Dans un jugement rendu au mois de novembre 2020, le Tribunal Judiciaire de Paris a eu l’occasion de rappeler qu’une société commerciale comportant un tel système de facturation ne respectait ni le principe du paiement direct des honoraires par le patient au médecin ni, par conséquent, les principes de liberté d’exercice et d’indépendance professionnelle et morale des médecins.
Le traitement des données de santé à caractère personnel et la question du respect du secret médical
Enfin, les données de santé du patient recueillies avant, pendant ou après la téléconsultation sont des données sensibles qui doivent faire l’objet d’un hébergement chez un hébergeur certifié ou agréé (Article L 1111-8 du CSP).
La plateforme commerciale doit informer les médecins qui exercent leur activité par son intermédiaire de l’identité et des coordonnées de l’hébergeur de données de santé et leur transmettre une attestation de cet hébergeur.
Car il appartient aux médecins de s’assurer du respect de la législation en la matière.
Dans le cas contraire, en cas de litige, ils ne pourraient se retrancher derrière la simple affirmation par la société commerciale que celle-ci a recours à un hébergeur de données de santé certifié.

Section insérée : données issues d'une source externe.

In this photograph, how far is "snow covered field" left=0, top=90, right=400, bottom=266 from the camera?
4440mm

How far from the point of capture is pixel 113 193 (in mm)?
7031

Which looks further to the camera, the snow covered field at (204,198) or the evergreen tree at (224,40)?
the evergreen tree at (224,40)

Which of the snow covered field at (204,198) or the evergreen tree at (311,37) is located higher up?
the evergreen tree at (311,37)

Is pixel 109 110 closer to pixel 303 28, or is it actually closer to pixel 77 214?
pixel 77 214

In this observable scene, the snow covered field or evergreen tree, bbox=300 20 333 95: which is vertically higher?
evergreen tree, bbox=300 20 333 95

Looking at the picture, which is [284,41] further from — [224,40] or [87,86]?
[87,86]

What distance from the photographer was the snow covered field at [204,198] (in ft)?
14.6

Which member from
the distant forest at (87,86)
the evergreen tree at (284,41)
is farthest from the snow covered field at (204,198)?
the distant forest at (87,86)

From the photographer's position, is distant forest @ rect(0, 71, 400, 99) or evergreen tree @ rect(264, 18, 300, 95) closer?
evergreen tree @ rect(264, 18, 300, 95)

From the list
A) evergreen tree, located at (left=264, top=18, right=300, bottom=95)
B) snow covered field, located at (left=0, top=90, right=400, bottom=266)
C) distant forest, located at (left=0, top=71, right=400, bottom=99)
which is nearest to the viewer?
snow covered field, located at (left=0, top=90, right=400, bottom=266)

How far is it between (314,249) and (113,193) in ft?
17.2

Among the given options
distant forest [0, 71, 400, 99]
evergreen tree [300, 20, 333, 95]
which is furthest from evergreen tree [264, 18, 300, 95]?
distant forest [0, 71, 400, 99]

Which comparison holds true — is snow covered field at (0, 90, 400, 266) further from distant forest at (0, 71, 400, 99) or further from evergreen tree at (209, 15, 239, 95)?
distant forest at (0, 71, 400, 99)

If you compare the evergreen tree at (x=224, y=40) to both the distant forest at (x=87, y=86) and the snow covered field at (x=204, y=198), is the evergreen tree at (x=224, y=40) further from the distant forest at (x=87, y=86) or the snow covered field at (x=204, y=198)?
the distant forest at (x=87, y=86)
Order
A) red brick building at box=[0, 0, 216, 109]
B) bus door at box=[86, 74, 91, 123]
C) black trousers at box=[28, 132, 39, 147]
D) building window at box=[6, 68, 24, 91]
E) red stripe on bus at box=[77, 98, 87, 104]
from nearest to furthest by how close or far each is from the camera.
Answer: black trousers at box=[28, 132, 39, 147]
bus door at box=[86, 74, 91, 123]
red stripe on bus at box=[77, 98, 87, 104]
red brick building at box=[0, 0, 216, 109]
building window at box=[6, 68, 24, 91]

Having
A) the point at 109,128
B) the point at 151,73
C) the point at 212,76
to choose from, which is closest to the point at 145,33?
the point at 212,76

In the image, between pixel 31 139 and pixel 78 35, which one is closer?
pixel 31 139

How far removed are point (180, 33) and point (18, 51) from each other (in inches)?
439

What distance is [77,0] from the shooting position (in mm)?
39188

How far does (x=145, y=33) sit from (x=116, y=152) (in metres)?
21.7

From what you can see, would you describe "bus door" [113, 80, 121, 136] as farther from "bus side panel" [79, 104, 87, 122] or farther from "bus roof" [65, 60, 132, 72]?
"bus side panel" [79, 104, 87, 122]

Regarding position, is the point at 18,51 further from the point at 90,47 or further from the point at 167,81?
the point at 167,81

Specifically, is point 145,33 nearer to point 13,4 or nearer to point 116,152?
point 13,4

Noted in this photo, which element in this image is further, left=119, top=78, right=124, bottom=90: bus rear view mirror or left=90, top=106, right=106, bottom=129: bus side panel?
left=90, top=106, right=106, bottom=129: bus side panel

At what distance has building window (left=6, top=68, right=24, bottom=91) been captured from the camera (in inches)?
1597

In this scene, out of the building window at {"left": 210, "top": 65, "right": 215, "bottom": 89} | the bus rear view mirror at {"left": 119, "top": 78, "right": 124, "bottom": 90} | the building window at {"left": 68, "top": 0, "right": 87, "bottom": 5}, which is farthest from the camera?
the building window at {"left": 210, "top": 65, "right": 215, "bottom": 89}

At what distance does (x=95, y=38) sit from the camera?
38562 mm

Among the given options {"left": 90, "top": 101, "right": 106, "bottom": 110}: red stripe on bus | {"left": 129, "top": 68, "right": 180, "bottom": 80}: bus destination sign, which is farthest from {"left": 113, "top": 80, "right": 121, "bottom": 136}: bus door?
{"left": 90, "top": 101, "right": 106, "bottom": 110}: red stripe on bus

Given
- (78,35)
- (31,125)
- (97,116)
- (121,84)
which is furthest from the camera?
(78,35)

Leur responsabilité pourrait être engagée pour non-respect du secret médical.
En outre, la plateforme commerciale doit informer les patients de l’existence et des modalités d’exercice de leur droit d’opposition au partage et à l’échange de leurs données de santé.
Il en résulte, par exemple, que les conditions générales d’utilisation auxquelles doivent adhérer les patients avant de demander une téléconsultation ne peuvent prévoir que toute téléconsultation donne automatiquement au médecin qui l’a effectuée la qualité de membre de l’équipe de soins.
Le CNOM rappelle d’ailleurs que "les interventions ponctuelles en téléconsultation de différents médecins, sollicités par un même patient, qu’ils ne connaissent pas, sans ancrage territorial, et sans lien avec d’autres médecins ou professionnels de santé impliqués dans sa prise en charge, ne saurait caractériser l’existence d’une équipe de soins".
Voici donc les risques de mésusage de la téléconsultation mis en exergue par le CNOM et susceptibles d’engager la responsabilité disciplinaire, mais également civile et/ou pénale du médecin téléconsultant.